In conclusion, lanthanum-based synthetic perovskites (LaMnxCo1-xO3 (0 ≤ x ≤ 1)) were synthesized with different ratios of Mn and Co to study their activity for ORR, OER, and MOR in an alkaline medium. The synthesized perovskites were analyzed structurally and morphologically using characterization techniques such as XRD, FTIR, SEM, TEM, and XPS. The SEM analysis concluded that all the samples have a porous structure, while the TEM with nanoscale phase analysis showed a uniform presence of La, Mn, and Co all over the sample. XRD and TEM analysis confirmed the synthesis of perovskite structure without any phase segregation, indicating a smaller crystallite size in LaMn0.4Co0.6O3 compared to other samples.
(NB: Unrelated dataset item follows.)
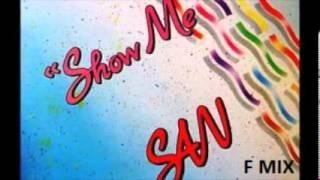 SAN  SHOW ME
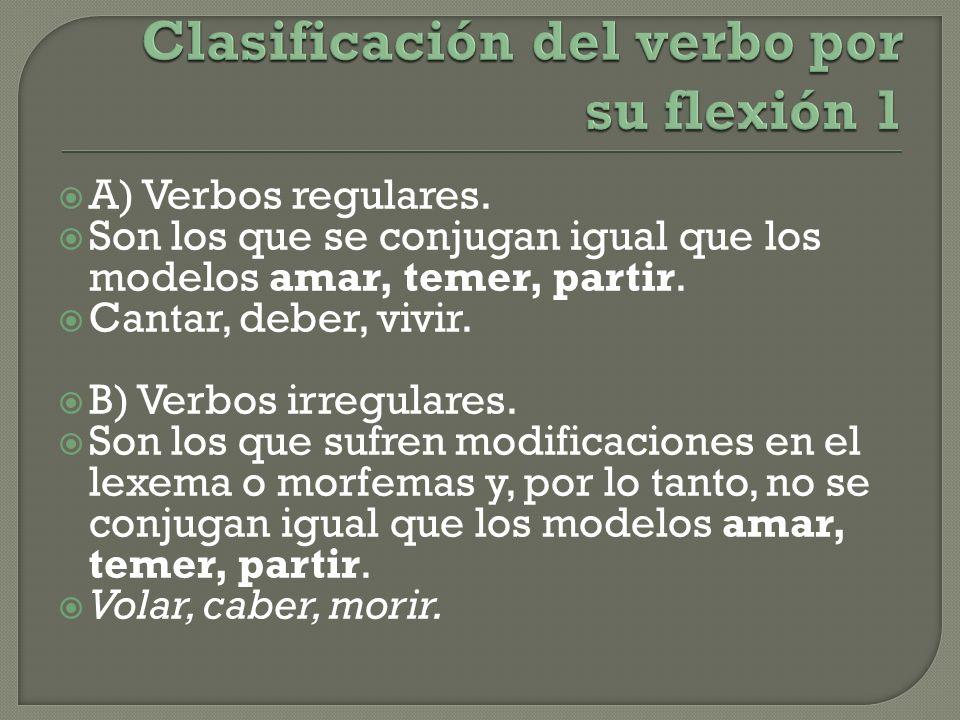 Clasificación del verbo por su flexión 1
XPS peak fitting of La3d, Co2p, and Mn2p peaks confirms the existence of a mixed valence state. The deconvolution of Mn2p provided a signature of having Mn3+ and Mn4+ peaks, and the composition of each oxidation states varied with the amount of Co doping. The Mn4+ and Co3+ contents are highest at higher Co doping, and studies showed the significance of having higher oxidation state toward catalytic properties. A shift in the binding energy of Co 2p and Mn 2p was observed for LaMn0.4Co0.6O3, indicating a strong interaction with the nearby atoms that resulted in enhanced electrocatalytic activity. Detailed electrochemical studies in an alkaline medium were conducted to investigate the activity and stability of the catalysts using CV, LSV, and CA techniques for ORR, OER, and MOR. The LaMnxCo1-xO3 perovskite with x = 0.4 showed the highest current density and stability compared to the other catalysts for all three reactions.